Publié par Pierre MACIA le

Fondateur de la mythique collection «Terre humaine», figure majeure de l’anthropologie et de la géographie, l’ethnologue mort ce lundi 5 février à 101 ans, devenu Inuit dans l’âme, était un inlassable défricheur de l’Arctique
Voilà qu’une autre vie commence, avec «Terre humaine». De sa révolte pour sauver la civilisation inuite, il tire les Derniers Rois de Thulé, qu’il publie chez Plon en 1955. Au-dessus du titre, il a fait inscrire la mention «Terre humaine», la collection ethnologique mythique naît ; elle fêtera bientôt ses 70 ans. «Les vrais pères de la collection, ce sont les Esquimaux», disait-il au Point, pour le quarantième anniversaire. Son deuxième titre édité, Tristes Tropiques, sera signé d’un anthropologue alors inconnu, Claude Lévi-Strauss. Son célèbre incipit («Je hais les voyages et les explorateurs») sera aussi l’antienne de «Terre humaine». La collection se dédie aux regards personnalisés, à une littérature du réel, aux voix du peuple, croisant la géographie, l’ethnologie et l’histoire. Outre Margaret Mead ou Jacques Lacarrière, Jean Malaurie publie des récits d’inconnus, parfois illettrés : intouchable tamoul, curé cauchois, meunier occitan, paysanne hongroise ou conteur breton.
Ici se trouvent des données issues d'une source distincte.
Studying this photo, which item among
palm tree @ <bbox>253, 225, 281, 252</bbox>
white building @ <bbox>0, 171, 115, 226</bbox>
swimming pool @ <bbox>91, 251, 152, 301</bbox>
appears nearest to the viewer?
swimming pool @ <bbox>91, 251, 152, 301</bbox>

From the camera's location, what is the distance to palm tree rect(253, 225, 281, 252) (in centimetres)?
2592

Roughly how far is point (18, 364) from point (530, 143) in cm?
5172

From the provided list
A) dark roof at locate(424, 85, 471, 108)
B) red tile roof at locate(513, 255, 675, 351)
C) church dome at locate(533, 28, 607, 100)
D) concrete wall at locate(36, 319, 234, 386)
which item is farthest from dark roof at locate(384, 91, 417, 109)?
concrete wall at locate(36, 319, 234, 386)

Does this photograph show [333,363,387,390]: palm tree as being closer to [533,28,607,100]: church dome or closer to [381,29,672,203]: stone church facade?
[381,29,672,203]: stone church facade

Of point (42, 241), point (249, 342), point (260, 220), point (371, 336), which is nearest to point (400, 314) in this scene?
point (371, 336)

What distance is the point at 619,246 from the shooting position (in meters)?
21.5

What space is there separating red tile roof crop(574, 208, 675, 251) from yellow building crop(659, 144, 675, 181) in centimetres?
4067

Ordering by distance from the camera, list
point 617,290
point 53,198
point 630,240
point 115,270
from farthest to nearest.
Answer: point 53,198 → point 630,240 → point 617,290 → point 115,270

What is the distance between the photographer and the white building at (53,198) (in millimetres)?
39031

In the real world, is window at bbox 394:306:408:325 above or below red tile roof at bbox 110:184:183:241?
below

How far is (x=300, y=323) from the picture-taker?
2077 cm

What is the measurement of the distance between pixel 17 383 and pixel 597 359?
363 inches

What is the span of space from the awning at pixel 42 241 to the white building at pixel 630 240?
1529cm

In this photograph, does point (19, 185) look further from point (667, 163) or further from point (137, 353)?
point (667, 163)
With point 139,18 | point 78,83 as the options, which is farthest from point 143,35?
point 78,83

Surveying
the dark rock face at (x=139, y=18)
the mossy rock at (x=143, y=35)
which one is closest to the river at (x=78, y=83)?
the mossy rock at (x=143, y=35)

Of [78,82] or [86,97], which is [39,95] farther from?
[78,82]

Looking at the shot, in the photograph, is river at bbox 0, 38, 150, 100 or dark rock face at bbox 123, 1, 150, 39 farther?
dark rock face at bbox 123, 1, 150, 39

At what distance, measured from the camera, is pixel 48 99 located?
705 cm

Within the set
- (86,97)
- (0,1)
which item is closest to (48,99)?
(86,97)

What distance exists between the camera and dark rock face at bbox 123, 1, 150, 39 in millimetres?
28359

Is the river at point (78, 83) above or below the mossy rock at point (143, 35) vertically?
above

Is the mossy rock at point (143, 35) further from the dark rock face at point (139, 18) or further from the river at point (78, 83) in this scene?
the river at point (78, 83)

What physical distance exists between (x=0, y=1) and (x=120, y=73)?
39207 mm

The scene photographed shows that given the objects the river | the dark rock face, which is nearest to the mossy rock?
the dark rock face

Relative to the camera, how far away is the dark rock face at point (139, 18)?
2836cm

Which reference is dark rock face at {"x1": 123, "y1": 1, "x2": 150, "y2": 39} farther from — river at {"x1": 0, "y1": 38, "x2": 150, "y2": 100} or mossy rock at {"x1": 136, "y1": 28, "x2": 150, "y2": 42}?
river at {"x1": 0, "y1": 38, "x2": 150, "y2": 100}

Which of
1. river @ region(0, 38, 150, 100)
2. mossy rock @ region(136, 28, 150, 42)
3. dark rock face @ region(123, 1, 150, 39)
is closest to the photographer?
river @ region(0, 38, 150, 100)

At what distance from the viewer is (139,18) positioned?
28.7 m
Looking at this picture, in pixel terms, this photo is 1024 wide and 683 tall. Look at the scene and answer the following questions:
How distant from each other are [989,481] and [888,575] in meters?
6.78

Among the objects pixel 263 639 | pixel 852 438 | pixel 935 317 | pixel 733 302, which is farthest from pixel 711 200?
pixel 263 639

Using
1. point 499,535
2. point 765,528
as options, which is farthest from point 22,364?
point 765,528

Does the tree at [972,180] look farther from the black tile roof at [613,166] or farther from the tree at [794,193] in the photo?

Le Cheval d’orgueil du Bigouden Pierre-Jakez Hélias, vendu à un million et demi d’exemplaires, en sera un des best-sellers. «Terre humaine», c’est «une Comédie humaine écrite par cent Balzac» selon Malaurie, qui disait dans De la pierre à l’âme (Plon, 2023) s’être résolument opposé, dès son premier livre, «à cette idée perverse selon laquelle l’historien doit participer à la disparition de l’homme-acteur de l’Histoire».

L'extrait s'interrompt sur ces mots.